ФРАГМЕНТ СТРАНИЦЫ:
-----

Перепись еврейских детей Германии проводилась отдельно, и ее практически предсказуемый результат обеспечил общественную поддержку Вирхову, неоднократно заявлявшему о своем отрицательном отношении к нарастающей волне немецкого антисемитизма. Хотя еврейская группа в целом имела значительно более высокую долю «коричневых», составлявшую 42 процента, более 11 процентов обладали совершенными светлыми волосами, голубыми глазами и светлой кожей идеализированных, но несуществующих, чистокровных тевтонов. Остальные 47 % продемонстрировали ту же самую смесь разнородных оттенков, как и большинство их немецких одноклассников. Окончательные результаты исследования были опубликованы в «Архиве патологии» в 1886 году, за три года до рождения Адольфа Гитлера. Диктатор критиковал Вирхова по многим причинам, среди которых этническая перепись занимала первое место в их списке.
Ничто не доставляло Вирхову такой радости, как такого рода исследования, потому что они доказывали ложь широко распространенного заблуждения, которое, казалось, имело авторитетный источник или считалось обоснованным. Для него, как для ученого и политика, главная задача заключалась в демонстрации хрупкости той ткани, из которой была соткана надуманная доктрина, а затем разобрать ее на нити и развеять их по ветру. Развенчав ошибочную теорию, он не оставлял попыток найти решение этой сложной проблемы, пока не заменил прежнее ошибочное суждение формулировкой, соответствующей окружающим реалиям и поддающейся проверке и доказательству путем эксперимента. Но даже этого ему казалось недостаточно. Разработав новую концепцию, он считал необходимым представить ее миру максимально убедительно и безапелляционно, чтобы не только его теорию сочли истиной в последней инстанции, но и самого автора воспринимали в качестве уникального представителя нового типа мышления.

-----

ЗАДАНИЕ: В каком году, согласно отрывку о Вирхове, окончательные результаты исследования опубликовали в «Архиве патологии»? Ответьте, пожалуйста, одним предложением.

-----

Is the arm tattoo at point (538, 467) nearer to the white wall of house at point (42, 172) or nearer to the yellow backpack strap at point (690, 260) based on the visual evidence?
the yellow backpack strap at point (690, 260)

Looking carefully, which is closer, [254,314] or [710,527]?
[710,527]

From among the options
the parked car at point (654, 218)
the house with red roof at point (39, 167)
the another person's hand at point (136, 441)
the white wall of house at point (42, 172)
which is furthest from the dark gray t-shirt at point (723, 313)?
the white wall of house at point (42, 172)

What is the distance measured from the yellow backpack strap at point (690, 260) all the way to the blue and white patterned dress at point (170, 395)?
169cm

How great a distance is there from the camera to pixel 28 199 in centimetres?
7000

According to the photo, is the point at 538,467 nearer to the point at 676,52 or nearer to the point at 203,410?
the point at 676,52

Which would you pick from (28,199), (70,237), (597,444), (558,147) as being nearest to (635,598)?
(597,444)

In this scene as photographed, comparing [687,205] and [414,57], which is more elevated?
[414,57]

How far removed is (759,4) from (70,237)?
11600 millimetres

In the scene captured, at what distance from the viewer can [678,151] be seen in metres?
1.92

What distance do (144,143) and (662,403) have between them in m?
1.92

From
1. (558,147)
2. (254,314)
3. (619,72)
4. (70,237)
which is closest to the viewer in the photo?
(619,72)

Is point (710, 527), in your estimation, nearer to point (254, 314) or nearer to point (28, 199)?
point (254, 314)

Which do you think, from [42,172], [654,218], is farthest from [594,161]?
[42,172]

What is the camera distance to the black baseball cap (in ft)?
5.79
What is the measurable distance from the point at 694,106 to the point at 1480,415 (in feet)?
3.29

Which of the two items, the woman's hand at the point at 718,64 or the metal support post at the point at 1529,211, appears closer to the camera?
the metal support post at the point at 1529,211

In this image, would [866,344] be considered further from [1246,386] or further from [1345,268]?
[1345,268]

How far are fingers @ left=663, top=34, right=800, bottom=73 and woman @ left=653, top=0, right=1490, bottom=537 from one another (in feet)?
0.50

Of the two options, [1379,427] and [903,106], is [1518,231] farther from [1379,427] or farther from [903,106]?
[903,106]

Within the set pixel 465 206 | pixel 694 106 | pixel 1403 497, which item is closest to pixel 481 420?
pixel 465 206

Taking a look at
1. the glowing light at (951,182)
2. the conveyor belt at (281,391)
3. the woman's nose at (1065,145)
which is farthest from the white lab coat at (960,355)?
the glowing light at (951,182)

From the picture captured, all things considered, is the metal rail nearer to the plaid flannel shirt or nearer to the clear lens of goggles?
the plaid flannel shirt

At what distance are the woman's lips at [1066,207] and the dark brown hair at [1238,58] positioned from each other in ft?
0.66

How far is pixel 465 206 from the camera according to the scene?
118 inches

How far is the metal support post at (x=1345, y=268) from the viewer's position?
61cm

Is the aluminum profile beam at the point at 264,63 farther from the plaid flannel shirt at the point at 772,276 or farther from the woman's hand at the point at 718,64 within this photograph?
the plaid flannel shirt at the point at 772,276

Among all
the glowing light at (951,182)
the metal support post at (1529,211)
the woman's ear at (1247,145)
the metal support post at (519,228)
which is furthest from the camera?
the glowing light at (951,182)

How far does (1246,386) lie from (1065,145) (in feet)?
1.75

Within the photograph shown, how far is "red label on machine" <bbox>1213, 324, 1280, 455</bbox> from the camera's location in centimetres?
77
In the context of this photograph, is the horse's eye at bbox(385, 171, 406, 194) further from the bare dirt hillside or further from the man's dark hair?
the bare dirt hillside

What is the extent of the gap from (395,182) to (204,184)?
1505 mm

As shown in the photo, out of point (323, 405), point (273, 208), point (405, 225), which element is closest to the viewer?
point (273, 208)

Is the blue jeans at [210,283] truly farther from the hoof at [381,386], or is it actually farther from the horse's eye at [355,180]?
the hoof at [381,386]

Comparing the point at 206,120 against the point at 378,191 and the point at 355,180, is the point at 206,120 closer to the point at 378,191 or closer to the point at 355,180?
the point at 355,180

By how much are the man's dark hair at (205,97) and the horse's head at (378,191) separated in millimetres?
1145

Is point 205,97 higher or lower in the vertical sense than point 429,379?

-----

РЕШЕНИЕ: Окончательные результаты исследования опубликовали в «Архиве патологии» в 1886 году.